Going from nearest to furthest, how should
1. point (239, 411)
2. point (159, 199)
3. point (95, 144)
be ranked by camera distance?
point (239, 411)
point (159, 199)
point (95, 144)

◇ ◇ ◇ ◇

SET TASK. Can you return the lines above word for word, without changing anything?

CORRECT OUTPUT.
Going from nearest to furthest, how should
1. point (239, 411)
2. point (159, 199)
3. point (95, 144)
be ranked by camera distance?
point (239, 411)
point (159, 199)
point (95, 144)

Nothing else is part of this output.